Les trois dernières éditions de la Can n’ont-elles pas souri à des sélections ayant à leur tête des nationaux : l’Algérie avec Djamel Belmadi en 2019, le Sénégal en 2022 avec Aliou Cissé et la Côte d’Ivoire en 2024 avec Emerse Fae ? En plus, le Maroc n’a-t-il pas atteint une historique place de demi-finaliste du Mondial 2022 au Qatar avec à sa tête un technicien marocain, Walid Regragui ? Et lors de la Can « Côte d’Ivoire 2023 », quatorze des vingt-quatre équipes qualifiées n’étaient-elles pas dirigées par des sélectionneurs africains ? Certains pays ont donc a priori raison d’aller chercher ailleurs, mais sur le continent, ce qu’ils n’ont pas chez eux. Le Sud-Africain Morena Ramoreboli n’a-t-il pas qualifié les « Zèbres » du Botswana à la prochaine Can ? La compétence n’a pas de frontière, pas plus qu’elle n’a de couleur. Cissé, Song et McCarthy, voire même le Malien Eric Chelle qui a atterri chez les « Super Eagles » du Nigeria, sont plus que jamais les ambassadeurs d’une expertise africaine longtemps snobée au profit de « sorciers blancs », pas forcément plus futés et compétents.

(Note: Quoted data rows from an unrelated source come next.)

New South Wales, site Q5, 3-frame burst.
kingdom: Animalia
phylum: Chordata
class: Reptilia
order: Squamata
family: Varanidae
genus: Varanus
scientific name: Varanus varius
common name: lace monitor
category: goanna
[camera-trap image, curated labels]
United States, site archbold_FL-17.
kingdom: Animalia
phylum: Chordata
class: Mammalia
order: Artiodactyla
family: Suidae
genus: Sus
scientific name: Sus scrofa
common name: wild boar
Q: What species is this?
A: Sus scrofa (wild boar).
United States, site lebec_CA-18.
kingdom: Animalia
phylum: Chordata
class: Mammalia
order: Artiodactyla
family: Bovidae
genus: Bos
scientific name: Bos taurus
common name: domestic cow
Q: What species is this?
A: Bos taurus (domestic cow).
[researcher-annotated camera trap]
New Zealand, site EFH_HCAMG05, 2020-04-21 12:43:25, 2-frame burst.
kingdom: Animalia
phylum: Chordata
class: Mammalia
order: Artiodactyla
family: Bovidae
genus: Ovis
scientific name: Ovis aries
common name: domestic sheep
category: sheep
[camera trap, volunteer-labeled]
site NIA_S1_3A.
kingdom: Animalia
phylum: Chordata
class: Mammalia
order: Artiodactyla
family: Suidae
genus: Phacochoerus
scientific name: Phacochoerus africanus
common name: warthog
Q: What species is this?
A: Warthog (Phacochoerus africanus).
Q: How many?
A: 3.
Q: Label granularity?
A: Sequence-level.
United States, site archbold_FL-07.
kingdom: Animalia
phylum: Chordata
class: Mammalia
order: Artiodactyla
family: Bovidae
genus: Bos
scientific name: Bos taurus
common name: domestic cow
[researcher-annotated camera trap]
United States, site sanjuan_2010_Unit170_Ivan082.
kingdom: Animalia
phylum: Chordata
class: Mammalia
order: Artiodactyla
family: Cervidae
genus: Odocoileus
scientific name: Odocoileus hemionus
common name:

Mais juste mieux « vendus » sur des chaines de télévision et par d’habiles officines de com capables de fourguer au prix fort du sable à un prince du désert. À ces techniciens africains donc de relever le challenge et de faire en sorte que cette tendance à recourir à leurs services se renforce au fil des années. Ce n’est cependant pas un cadeau qui leur est ainsi fait. Le Sénégalais Cissé, sacré en 2022 et libéré deux ans après sans état d’âme, est d’ailleurs bien placé pour le savoir. Il pourrait même, au besoin, faire à ses collègues un topo sur la question. Au plus haut niveau, on ne fait pas du nationalisme juste pour en faire.
Des résultats, c’est tout ce que l’on attend. L’Algérien Djamel Belmadi, encensé pour avoir offert à son pays sa 2e Can en 2019 en Egypte (après la première remportée par un autre Algérien, Abdelhamid Kermali, en 1990 à domicile), l’a appris à ses dépens. Le technicien suisse d’origine bosniaque Vladimir Petkovic lui a succédé après la Bérézina de la dernière Can. Idem pour le Malien Chelle, lâché au profit du Belge Tom Saintfiet, malgré une place de quart-de-finaliste avec les « Aigles », l’année dernière en Côte d’Ivoire. La morale de l’histoire : bien que leur crépuscule semble avoir sonné sur le continent, les « sorciers blancs » font encore de la résistance et sont toujours en embuscade. Et certaines fédérations africaines n’hésitent pas à opérer un « retour en zone » pour recourir à leur science. Raison de plus pour les techniciens du cru de ne pas leur en donner l’opportunité. Même si c’est plus facile à dire qu’à faire…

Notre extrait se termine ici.